We survey the large language model (LLM) serving area to understand the intricate dynamics between cost-efficiency and accuracy, which is magnified by the growing need for longer contextual understanding when deploying models at a massive scale. Our findings reveal that works in this space optimize along three distinct but conflicting goals: improving serving context length (C), improving serving accuracy (A), and improving serving performance (P). Drawing inspiration from the CAP theorem in databases, we propose a CAP principle for LLM serving, which suggests that any optimization can improve at most two of these three goals simultaneously. Our survey categorizes existing works within this framework. We find the definition and continuity of user-perceived measurement metrics are crucial in determining whether a goal has been met, akin to prior CAP databases in the wild. We recognize the CAP principle for LLM serving as a guiding principle, rather than a formal theorem, to inform designers of the inherent and dynamic trade-offs in serving models. As serving accuracy and performance have been extensively studied, this survey focuses on works that extend serving context length and address the resulting challenges.
Paper Structure (17 sections, 5 figures, 7 tables)
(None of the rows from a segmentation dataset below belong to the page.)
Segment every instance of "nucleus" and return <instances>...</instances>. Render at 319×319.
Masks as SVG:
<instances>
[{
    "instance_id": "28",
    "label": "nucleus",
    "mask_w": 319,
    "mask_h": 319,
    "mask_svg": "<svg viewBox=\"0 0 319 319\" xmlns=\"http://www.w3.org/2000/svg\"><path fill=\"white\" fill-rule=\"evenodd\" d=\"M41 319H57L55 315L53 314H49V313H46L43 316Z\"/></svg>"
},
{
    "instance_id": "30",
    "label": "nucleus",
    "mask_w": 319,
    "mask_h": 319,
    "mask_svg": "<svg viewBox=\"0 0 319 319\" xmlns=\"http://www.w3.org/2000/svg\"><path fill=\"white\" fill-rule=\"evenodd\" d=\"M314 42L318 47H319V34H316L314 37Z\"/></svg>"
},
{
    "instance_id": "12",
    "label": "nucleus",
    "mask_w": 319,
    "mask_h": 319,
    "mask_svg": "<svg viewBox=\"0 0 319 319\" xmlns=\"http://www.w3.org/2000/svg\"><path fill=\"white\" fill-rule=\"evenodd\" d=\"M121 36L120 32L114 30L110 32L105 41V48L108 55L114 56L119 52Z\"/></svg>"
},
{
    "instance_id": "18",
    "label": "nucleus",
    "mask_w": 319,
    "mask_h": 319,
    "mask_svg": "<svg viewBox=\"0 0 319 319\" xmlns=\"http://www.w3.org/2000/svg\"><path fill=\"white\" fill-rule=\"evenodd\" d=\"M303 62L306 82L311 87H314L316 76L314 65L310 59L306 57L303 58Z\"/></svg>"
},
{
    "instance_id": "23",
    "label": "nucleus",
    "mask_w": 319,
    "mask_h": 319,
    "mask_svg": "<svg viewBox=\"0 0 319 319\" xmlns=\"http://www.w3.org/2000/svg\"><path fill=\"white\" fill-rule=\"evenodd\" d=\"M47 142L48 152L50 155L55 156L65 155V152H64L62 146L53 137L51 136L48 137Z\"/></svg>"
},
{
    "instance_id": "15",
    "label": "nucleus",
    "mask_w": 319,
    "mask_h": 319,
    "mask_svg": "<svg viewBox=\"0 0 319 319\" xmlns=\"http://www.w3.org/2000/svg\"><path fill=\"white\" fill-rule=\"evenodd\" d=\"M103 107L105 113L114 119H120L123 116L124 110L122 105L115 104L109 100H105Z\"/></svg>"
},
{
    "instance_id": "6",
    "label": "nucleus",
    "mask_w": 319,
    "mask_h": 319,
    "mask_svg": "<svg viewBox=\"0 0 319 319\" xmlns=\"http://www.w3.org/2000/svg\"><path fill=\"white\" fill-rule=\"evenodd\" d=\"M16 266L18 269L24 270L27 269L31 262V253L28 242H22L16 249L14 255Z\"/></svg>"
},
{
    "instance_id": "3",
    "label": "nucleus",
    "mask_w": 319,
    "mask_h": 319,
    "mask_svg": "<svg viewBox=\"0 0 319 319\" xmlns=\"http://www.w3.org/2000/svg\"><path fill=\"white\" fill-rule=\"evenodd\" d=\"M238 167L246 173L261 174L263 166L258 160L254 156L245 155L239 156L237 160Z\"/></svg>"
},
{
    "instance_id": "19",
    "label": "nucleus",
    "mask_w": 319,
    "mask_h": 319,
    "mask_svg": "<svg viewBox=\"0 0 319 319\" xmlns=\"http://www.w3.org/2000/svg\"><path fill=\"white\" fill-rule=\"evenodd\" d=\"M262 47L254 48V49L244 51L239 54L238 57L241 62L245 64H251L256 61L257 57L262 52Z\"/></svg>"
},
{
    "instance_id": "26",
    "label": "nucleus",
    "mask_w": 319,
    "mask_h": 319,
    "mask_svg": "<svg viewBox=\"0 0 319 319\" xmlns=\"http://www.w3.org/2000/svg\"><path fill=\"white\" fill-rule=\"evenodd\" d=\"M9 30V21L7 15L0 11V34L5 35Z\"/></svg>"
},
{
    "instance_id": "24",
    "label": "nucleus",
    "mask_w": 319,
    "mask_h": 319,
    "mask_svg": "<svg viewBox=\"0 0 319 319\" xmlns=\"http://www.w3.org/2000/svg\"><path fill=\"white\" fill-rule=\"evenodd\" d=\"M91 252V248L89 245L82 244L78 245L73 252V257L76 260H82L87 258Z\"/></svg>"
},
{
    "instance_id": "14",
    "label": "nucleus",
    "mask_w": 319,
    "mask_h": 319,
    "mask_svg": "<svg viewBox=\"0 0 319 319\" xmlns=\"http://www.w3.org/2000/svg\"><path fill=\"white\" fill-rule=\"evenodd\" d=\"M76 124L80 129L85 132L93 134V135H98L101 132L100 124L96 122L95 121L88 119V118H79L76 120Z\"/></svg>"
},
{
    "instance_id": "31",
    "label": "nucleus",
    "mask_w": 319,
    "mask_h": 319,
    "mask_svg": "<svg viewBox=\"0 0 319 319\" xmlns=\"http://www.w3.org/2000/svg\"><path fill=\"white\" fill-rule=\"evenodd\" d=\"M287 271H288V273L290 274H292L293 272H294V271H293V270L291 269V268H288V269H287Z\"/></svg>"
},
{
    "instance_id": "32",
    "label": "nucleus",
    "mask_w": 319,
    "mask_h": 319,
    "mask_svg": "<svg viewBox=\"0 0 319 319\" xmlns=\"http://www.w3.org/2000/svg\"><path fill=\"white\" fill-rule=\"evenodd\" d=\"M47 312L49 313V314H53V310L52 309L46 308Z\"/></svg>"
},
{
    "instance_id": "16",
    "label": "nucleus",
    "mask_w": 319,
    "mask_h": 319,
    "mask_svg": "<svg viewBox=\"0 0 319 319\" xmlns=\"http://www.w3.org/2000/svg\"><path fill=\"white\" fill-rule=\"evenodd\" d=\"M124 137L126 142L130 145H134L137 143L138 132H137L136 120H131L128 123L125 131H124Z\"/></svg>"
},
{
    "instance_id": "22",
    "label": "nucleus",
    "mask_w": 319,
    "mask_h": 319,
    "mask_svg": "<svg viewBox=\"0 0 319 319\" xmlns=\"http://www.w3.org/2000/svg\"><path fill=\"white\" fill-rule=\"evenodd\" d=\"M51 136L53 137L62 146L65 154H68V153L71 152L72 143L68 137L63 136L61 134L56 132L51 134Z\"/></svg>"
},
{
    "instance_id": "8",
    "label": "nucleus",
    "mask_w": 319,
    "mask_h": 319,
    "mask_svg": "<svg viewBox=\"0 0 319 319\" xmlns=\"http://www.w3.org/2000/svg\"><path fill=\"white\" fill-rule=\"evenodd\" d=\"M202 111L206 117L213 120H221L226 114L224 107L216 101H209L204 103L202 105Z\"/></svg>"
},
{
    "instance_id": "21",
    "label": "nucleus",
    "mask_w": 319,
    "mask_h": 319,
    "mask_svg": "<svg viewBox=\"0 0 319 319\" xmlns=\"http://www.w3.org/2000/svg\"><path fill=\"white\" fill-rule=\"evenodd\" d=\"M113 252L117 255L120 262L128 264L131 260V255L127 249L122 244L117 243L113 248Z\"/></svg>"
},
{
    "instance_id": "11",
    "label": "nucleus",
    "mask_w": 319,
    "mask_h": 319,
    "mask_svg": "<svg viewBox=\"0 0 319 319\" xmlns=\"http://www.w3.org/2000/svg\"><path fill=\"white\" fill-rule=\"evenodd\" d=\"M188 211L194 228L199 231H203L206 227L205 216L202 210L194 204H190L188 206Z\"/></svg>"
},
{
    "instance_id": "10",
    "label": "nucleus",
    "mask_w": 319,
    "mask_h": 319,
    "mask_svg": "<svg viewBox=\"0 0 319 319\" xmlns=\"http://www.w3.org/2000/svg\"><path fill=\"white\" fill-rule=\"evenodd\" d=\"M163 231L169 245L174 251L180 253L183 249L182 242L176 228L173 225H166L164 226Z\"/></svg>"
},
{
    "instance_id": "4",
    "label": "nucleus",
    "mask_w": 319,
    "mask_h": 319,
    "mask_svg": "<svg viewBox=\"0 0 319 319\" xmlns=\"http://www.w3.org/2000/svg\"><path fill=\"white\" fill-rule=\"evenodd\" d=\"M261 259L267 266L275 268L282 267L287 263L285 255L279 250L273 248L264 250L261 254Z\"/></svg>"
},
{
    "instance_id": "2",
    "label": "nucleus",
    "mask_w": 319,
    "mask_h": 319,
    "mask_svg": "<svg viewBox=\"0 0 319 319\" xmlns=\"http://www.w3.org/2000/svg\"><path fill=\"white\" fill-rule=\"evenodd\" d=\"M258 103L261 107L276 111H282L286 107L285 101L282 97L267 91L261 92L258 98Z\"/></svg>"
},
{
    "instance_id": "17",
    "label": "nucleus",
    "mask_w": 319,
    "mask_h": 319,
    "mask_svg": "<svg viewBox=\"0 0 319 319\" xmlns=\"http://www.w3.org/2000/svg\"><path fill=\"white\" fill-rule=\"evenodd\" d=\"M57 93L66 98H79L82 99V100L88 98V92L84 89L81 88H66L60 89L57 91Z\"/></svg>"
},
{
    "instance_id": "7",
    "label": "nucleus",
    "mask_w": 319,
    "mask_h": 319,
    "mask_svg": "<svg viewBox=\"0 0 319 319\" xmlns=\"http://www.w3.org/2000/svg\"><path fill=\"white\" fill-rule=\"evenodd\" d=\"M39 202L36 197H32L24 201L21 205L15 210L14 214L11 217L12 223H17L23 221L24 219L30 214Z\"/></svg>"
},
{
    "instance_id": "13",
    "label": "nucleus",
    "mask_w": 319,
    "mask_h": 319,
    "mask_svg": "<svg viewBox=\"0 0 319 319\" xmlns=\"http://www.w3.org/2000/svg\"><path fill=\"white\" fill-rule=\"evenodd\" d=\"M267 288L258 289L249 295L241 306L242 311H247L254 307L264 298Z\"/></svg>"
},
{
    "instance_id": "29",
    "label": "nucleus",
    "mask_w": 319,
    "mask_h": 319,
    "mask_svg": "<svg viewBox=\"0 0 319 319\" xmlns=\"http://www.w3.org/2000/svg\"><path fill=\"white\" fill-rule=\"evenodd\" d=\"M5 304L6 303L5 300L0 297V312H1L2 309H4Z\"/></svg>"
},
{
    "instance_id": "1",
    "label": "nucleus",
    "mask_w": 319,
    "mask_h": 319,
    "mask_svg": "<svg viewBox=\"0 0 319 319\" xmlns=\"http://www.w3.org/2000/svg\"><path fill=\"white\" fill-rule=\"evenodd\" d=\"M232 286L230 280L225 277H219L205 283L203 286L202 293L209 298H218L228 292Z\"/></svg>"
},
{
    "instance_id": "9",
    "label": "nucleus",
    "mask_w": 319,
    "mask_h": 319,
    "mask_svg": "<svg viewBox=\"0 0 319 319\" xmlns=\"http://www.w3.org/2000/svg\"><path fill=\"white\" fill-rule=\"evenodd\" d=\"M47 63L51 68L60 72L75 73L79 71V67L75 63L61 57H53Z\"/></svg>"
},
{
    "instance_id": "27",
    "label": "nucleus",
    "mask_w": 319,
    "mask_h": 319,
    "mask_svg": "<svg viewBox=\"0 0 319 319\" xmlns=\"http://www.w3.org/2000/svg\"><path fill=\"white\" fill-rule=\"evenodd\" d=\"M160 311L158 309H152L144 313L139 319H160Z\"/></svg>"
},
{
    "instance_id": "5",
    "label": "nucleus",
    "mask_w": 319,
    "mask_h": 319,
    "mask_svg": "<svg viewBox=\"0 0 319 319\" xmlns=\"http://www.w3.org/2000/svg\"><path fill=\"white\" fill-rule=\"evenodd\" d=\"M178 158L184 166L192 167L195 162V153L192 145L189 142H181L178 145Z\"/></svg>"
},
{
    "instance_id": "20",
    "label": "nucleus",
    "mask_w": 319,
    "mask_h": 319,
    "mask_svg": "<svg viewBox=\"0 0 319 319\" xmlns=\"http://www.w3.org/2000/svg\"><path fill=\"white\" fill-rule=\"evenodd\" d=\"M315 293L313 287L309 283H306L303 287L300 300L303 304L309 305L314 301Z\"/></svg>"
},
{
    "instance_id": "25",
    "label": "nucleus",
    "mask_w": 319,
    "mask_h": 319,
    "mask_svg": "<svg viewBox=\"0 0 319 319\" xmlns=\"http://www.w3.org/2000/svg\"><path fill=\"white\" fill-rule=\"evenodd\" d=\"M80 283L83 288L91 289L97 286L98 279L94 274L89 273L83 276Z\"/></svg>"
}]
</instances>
This paper contains 17 sections, 5 figures, 7 tables.

Figures (5)

  • Figure 1: The CAP principle for LLM Serving. C is improving context length, A is improving accuracy, and P is improving serving performance or cost-efficiency in general. It states that any serving optimization can improve at most two of the above three goals.
  • Figure 2: A modern-day LLM serving system commonly has two layers: a model layer, which runs a given LLM model, and an agent layer, which runs LLM-based system applications. PE means Positional Embedding. Quant is short for quantization.
  • Figure 3: Works using sequence parallelism. Gray boxes are not tailored for long-context serving.
  • Figure 4: Efficient SP-attention mechanisms used in the prefilling phase of LLM serving.
  • Figure 5: Dist Attention infiniteLLMloongserve, SP-attention mechanism optimized for the auto-regressive decode phase of LLM serving. In the decode phase, Q length is one and KV is already distributed.